In Neonomicon Moore sets out to write a Lovecraft tale that is at once more faithful than most writers of similar works and goes beyond what Lovecraft wrote to reveal the world he envisioned. Lovecraft’s work is famously racist (a fact unnoticed in the collection I read, except for two notable instances), and while violently asexual carries on deeper analysis some disturbing sexual themes. Women almost never appear, and sex is never mentioned, but many stories deal with the inhuman spawn of humans and a wide variety of eldritch creatures. Most modern writers shy away from the sex and racism when they pay homage to Lovecraft. Moore decided to place it center stage.

The world Moore paints here is ours, one in which Lovecraft published his works, was unappreciated in his time, and has enjoyed a modern resurgence of popularity and respect. The bands in the club visited in both stories are named for HPL stories, and the entire environment is laden with references. I am very glad I read that anthology before picking this up, and wish I had managed a couple other stories that weren’t included (something about Red Hook is the only one I remember). Ostensibly, however, Lovecraft based his stories on real occurences.
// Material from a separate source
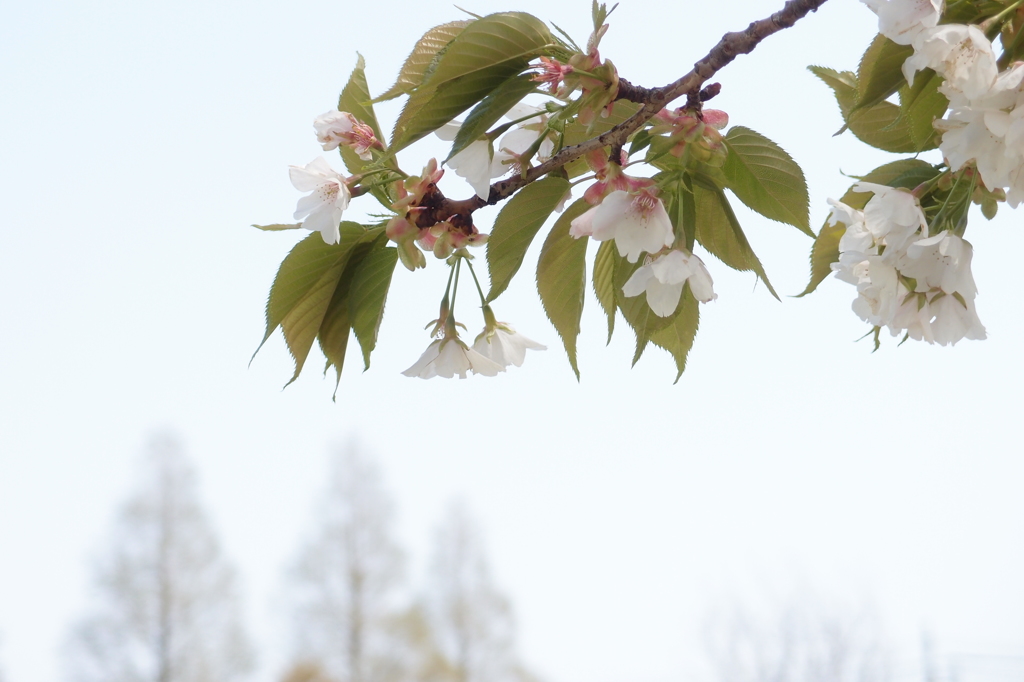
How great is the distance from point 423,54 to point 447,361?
178 mm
Trying to integrate this story into the Cthulhu Mythos might be difficult given the conclusion, but it at least proudly stands beside it and pretends it fits.
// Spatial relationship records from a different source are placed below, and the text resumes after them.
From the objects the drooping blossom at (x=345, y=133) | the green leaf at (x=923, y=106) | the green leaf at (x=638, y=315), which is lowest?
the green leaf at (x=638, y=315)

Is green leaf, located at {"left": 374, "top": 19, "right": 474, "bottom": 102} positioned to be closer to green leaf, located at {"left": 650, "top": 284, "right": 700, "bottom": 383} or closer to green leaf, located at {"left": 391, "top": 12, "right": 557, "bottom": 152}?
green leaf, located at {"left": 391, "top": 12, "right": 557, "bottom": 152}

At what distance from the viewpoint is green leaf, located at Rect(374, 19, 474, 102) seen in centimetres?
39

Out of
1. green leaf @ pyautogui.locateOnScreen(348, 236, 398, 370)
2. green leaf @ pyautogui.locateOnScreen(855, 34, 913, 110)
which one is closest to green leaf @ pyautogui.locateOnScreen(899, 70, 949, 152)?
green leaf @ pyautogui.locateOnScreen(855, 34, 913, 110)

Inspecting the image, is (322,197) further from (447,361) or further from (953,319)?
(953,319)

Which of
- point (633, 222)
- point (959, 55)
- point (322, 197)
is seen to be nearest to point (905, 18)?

Was this a well-conceived HPL tribute? Yes. Did I find it completely repulsive? I must confess that I did. Apparently in Moore’s mind–or in his conception of Lovecraft’s, at least–the FBI is a bastion of racism and sexism. I was completely repulsed by the graphic rape sequence, but I will admit some well-executed elements of it. First, the facts. A woman is captured and forced to participate in an orgy before being raped by a large fish-man that is drawn to the group’s “orgone energy” (I can only assume its their sex hormones). I kept reading, expecting it to end that sequence much sooner than it did. There is lots of full frontal nudity and explicit/implicit sex during the orgy, and later we see her grabbed around the waist and taken from behind by the creature. Still later she gives it a handjob in order to spare herself a repetition of the experience. Repulsive and completely offensive to nearly anyone reading it? Yes. And yet I will give them a few kudos. 1: The rape was not eroticised. It was horrific, not arousing. 2: The character wears glasses or contacts, but is not wearing either during this sequence. The artist does some interesting visual things with giving us blurry panels from her POV to heighten the suspense of the creature reveal. The artist is incredibly talented throughout the book, but his work here was stellar. Both of these added to the artistic integrity of the book, and both served immensely to heighten the horror factor. This is, after all, a horror book.

Content: This is the most sexually explicit graphic novel I have ever encountered. As I mentioned above, there is a graphic rape scene that gets quite terrifying. R-rated language. Bloody violence. Lovecraftian magic, which is to say not really magic at all, but whatever.

*Every character that appears in the comic is a character lifted from Victorian literature, from Dracula to King Solomon’s Mines to The Pearl, which is basically the British 1890s version of Playboy.